● **DOCUMENT SEGMENT**
'''

Research shows that ignoring irrelevant information is even more important for remembering than our focus on the thing itself. And the part of our brain responsible for deciding whether to process or ignore a stimulus is particularly being pushed more and more to its limits.

The brain is designed to keep us safe and to identify potential threats in the environment around us. In the past, this thread was real and in the form of a jaguar in the bush, hundred years ago the danger came from a car honk when crossing the street. Nowadays, modern technology is bombarding us with potentially important “warning” triggers constantly. The speed of our daily life and the pace of evolution in modern technology have outpaced our ability to adapt. We end up distributing our focus across multiple stimuli, with the result of gaining fewer benefits from selective attention.

We all might have noticed how hard is to be focused and how fragile is our attention! The good news is we can train our attention like a muscle and we can enhance our cognitive control to maintain focus.
Cognitive control depends on many factors, including stress, sleep and age. Stress impairs our cognitive functioning: did not you notice how difficult is to be focused when stressed? As for sleep, a lack of sleep is related to diminished concentration: staying up for 19 hours straight is as bad for our cognitive abilities as being legally drunk!

If you think to be the only one to get easily distracted you are not alone: “70% of workers admit they feel distracted when they’re on the job”, according to Udemy.

The fragility of our focus is strictly connected to the exponential rise in distractions in our daily life, such as modern technology, an overload of information and the need for social approval.
We fell into the trap of scattered attention and modern technology plays a role in that. Tech companies make sure that their product is more attention grabbing than their competitor, getting us to engage more and longer with their platform, or making us return more frequently to their website. Our attention is their revenue! By weakening our cognitive control, they get us hooked! And they are succeeding: how many times did you check your email, your messages or Instagram in the last hour?

'''

● **RAW DATA**
'''

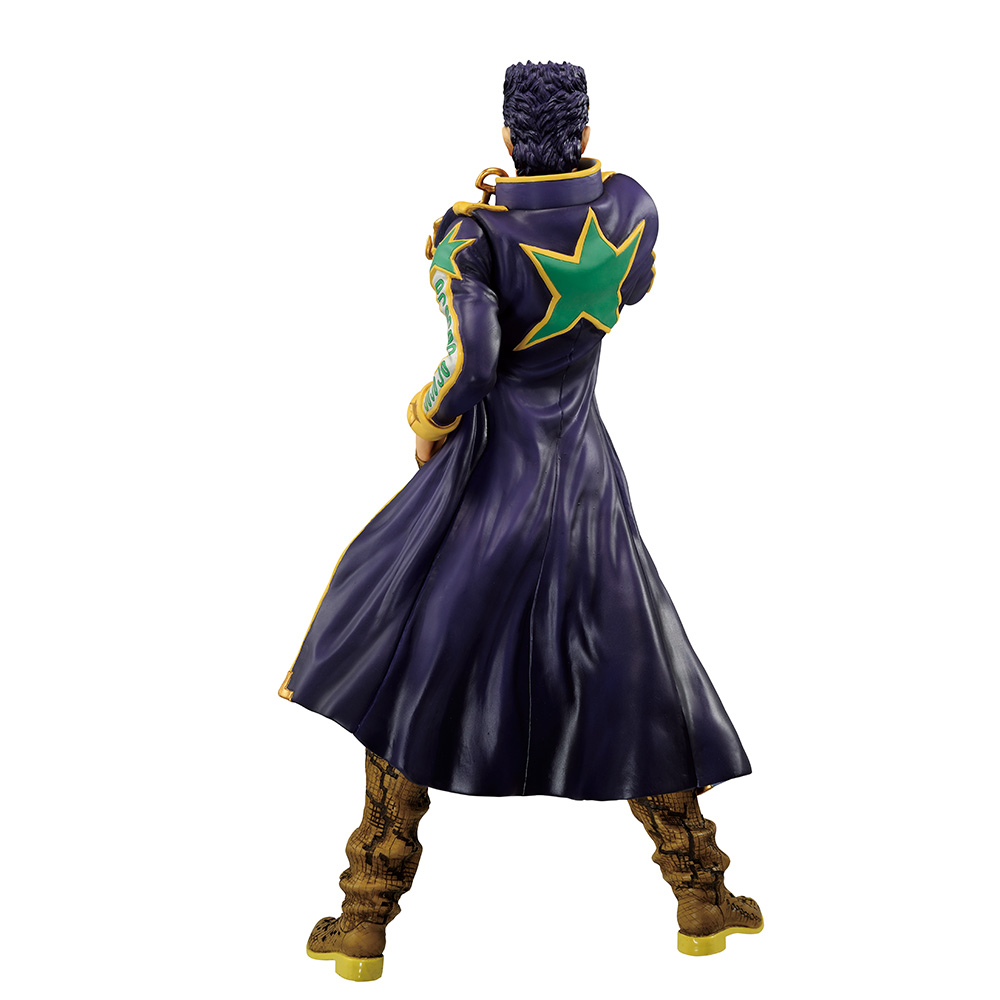 JoJo's Bizarre Adventure Stone Ocean - Ichiban Kuji Masterlise - Jotaro Kujo D - immagine 10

'''

● **WORK INSTRUCTIONS**
Pick up the passage on focus and distraction after its final sentence and carry it forward.

● **REPLY TO THE TASK**
The main drive behind technology addictive power is “intermittent positive reinforcement”. Research shows that rewards provided on a variable and unpredictable schedule release much more dopamine than when the pattern is known. This force also explains our craving for checking our phones constantly: there might be something exciting waiting for us!

Another element explaining our ability to get distracted is novelty which triggers a sense of reward in our brain. This plays a major role when it comes to information consumption. For most of our history, information resources were scarce and limited. Now, we live in a world where available information are more than ever, yet our ability to digest it seems to be lower than ever. Our constant thrive for information has outpaced our ability to consume it as our attention is becoming more and more spread thin and so our ability to absorb.

A final force behind our distractibility is our drive for social approval. We are hardwired to long for it as our survival depended by our belonging to the community. This deep and ancestral drive perfectly explains our urge to respond immediately to email and message we receive as well as the reward received from the like button on social media.

We are now aware how the mind can be triggered to fall into the trap of scattered attention but it is never too late to cultivate focus and awareness. It is time to reclaim our attention!